Noise has been used at various levels for testing the real-time performance of the system with different latencies under the same environment. The presence of self-learning reduces the overall latency, from 200 ms without self-learning at high and extreme noise to maintain lower levels across all. On average, this means it cuts down 15% processing time, as can be demonstrated in the results of the optimization mechanism of self-learning. Figure 18: Latency analysis in great detail. Shows the response of the system by measuring its processing time across several stages. It is measured from the X-axis, where greater voice commands entail more computation; the Y-axis represents the stage of processing including feature extraction, decision-making, and task execution and the Z-axis represents system latency in milliseconds representing how fast it responds to voice commands. We achieved this optimization by implementing real-time parallel processing, reducing unnecessary computations, and integrating efficient noise reduction techniques to streamline voice input preprocessing. Additionally, RL was used to optimize decision pathways, ensuring that only the most relevant computations are performed at each stage. The results demonstrate that while processing time slightly increases with longer inputs, the system maintains a low-latency response, ensuring fast and real-time execution. Such results justify the efficiency of the proposed system and its use in interactive AI applications such as HRI and intelligent assistant systems.

Figure 18. Latency analysis across processing stages. The surface plot illustrates system response time across various voice input lengths and processing stages, ensuring optimized real-time execution.

4.8. Energy consumption vs. performance

We evaluate the power consumption in detail across different complexities and computational workloads for the proposed system to measure its efficiency and scalability. We map the relationship between the complexity of task execution, number of operations executed, and the associated power consumption in Watts. To analyze the energy efficiency of the system, we performed a series of experiments in which tasks with varying complexities were executed under different computational loads. Real-time power measurements were logged to record the evolution of the processing strategy adopted by the model. The RL algorithm adjusted resource allocation dynamically to reduce redundant computation. Utilizing parallel processing and power-aware task scheduling, the system was able to reduce significant amounts of power without sacrificing performance. Results indicate that low-complexity tasks averaged 22 W, whereas high-complexity tasks peaked at 30 W. However, adaptive resource management helped the system optimize energy efficiency and reduce unnecessary power draw. This verifies that the proposed model balances power consumption while maintaining high task accuracy. This energy-efficient design ensures the system’s suitability for embedded AI applications, robotics, and IoT-based devices, where power consumption is a critical constraint. The results therefore confirm that the self-learning model not only increases the accuracy of decision-making but also optimizes computational efficiency for scalability in real-world autonomous systems.

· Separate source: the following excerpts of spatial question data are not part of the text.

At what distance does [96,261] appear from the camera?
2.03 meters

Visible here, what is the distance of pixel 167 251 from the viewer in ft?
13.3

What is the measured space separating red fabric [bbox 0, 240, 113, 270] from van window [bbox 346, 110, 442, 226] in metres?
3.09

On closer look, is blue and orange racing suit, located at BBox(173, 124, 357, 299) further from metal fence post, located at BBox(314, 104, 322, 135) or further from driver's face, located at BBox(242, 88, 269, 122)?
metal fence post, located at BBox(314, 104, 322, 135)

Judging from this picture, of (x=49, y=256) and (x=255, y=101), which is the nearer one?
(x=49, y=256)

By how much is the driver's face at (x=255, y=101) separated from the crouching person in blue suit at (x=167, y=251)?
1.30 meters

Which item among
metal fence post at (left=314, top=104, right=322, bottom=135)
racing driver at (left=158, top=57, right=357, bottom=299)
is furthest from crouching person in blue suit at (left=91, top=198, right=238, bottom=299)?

Figure 19 represents a multi-panel visualization. The visualization in Figure 19 provides a detailed analysis of energy consumption trends across different operational domains, showing the performance of the proposed system. Panel (a) represents the High-Performance Domain, which shows energy usage under high workload and complexity conditions. The marked "Running Domain" identifies zones where the system operates at peak loads, offering insights into energy-intensive operations. Despite these constraints, the system under consideration can handle tasks in an efficient manner, as adjustments are made in real time. The second figure, b, represents the Optimized Efficiency Domain. This section discusses the middle case complexity domain. The annotated "Walking Domain" indicates that areas of energy savings indeed exist, at up to 25% compared to conventional systems. This shows the transition from high to moderate complexity and the system’s ability to dynamically adapt energy consumption within the performance state. The third panel (c) gives the Energy Trade-Off Analysis in a 2D plot that looks into the relationship between task complexity and energy consumption. Critical points (A, B, C) reflect the most critical operational insights: Point A shows low energy usage at low complexity, Point B shows controlled consumption at moderate complexity, and Point C reflects near-peak consumption at high complexity. These points confirm the success of the self-learning mechanism in balancing task demands and optimizing energy efficiency. This visualization underlines the improvements that the proposed system has achieved. With the integration of self-learning and adaptive decision-making, the framework guarantees scalability, energy savings, and stability across a wide range of operational scenarios. These results prove the applicability of the framework in real-world applications, outperforming traditional systems.

Figure 19. Multi-panel visualization showcasing energy consumption trends: (a) High-Performance Domain for high workload scenarios, (b) Optimized Efficiency Domain for energy savings, and (c) Energy Trade-Off Analysis highlighting critical points (A, B, C) in task complexity and energy consumption balance.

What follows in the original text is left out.